As an employee, your personal work style and approach may not matter much to anyone beyond your boss and immediate team members. However, when you become a leader, your behaviors and skills are suddenly in the spotlight.
Because so many people are relying on you for guidance and inspiration, it's important to examine your habits and consider how they might be perceived in your leadership role. In her book, "The 9 Types of Leadership: Mastering the Art of People in the 21st Century Workplace" (Post Hill Press, 2017), author Beatrice Chestnut, Ph.D., defines nine different leadership styles.
"The nine types ... are based on the nine personality styles articulated by the Enneagram model, a typology arrayed around an ancient symbol that has roots in timeless wisdom traditions," Chestnut told Business News Daily. "Each type is characterized by a specific focus on attention as well as specific strengths, motivations and blind spots." [See Related Story: 5 Common Leadership Mistakes You're Probably Making]
According to Chestnut, these are the focus areas of each leadership type:
1. Quality. This type of leader focuses on improvement, getting things right, making things as perfect as they can be, being ethical, following the rules and applying high standards.
2. Pleasing people. This leader focuses on being liked, creating relationships, strategically supporting others to make themselves indispensable and empowering people.
3. Work tasks and goals. This type of leader wants to be efficient and productive and have the image of someone who is a successful achiever.
4. Emotions. This leader is focused on their internal experience and on expressing themselves so that people will understand and see them as being unique and special.
5. Data and work-related information. This leader is more comfortable operating on the intellectual level (as opposed to the emotional level), and is objective, analytical, private, and likes to work independently.
6. Potential problems. This leader focuses on noticing what might go wrong, forecasting problems before they happen so they can prepare for them ahead of time. This type of leader is an insightful problem solver who watches out for threats, is a good troubleshooter and specializes in assessing risks.
7. Innovation. This leader focuses on coming up with new ideas and planning for the future. This leadership style is optimistic, enthusiastic and automatically reframes negatives into positives.
8. Power and control. This leader prefers big-picture thinking to figuring out the details, likes to make big things happen, and has an easier time dealing with conflict and confrontation than some of the other types.

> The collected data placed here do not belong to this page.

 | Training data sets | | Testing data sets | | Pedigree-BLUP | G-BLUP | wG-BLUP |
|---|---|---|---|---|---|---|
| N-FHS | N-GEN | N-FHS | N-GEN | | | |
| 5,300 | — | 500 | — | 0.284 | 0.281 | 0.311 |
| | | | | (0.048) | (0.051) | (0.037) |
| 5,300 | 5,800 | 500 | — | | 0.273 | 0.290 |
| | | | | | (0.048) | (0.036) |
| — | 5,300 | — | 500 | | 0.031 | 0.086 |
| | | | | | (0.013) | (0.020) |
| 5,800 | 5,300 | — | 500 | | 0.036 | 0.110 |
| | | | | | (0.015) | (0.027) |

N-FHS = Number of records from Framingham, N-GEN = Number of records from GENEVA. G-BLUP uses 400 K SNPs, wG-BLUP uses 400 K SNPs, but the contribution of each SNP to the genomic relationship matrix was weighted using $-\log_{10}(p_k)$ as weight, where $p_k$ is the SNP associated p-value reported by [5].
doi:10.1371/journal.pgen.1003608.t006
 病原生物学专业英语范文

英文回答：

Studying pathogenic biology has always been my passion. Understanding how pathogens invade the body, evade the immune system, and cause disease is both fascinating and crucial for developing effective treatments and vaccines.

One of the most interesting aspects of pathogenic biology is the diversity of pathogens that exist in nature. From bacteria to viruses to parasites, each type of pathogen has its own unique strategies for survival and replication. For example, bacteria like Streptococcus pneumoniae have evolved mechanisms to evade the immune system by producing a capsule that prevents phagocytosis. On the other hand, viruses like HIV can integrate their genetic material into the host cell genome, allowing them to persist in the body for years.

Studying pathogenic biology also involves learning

9. Creating harmony. This type of leader leads by consensus. They are a natural mediator, and want to make sure everyone is heard and that different points of view are considered when making plans and coming to decisions.
Playing to your strengths
Each of the nine types of leaders are equal in their capacity for being effective, said Chestnut. However, some types are more oriented to being effective, based on the individual leader's motivations.
"How effective a specific type of person is ... is based on two things: First, their personality style and its characteristic focus of attention and habitual patterns of thinking, feeling and behaving; second, how self-aware, developed and healthy they are," Chestnut said. "Every type can grow to leverage their strengths more consciously and address their specific challenges so they can be more effective."
Chestnut noted that leaders are most powerful when they can model self-awareness and self-development for the people they lead. It's important to become more aware of what you do well and what gets in your way of being effective, she said. By understanding the strengths of your type, you can apply your natural talents more consciously and strategically.
Conversely, Chestnut added, recognizing your challenges allows you to develop those areas of weakness so they don't hold you back as a leader.
The above types of leadership offer a framework for understanding that different people have different worldviews.
"By helping leaders to see their habitual patterns, they can … ultimately make more conscious choices about the things they do and model a greater degree of self-awareness as a way of inspiring the people they work with," Chestnut said.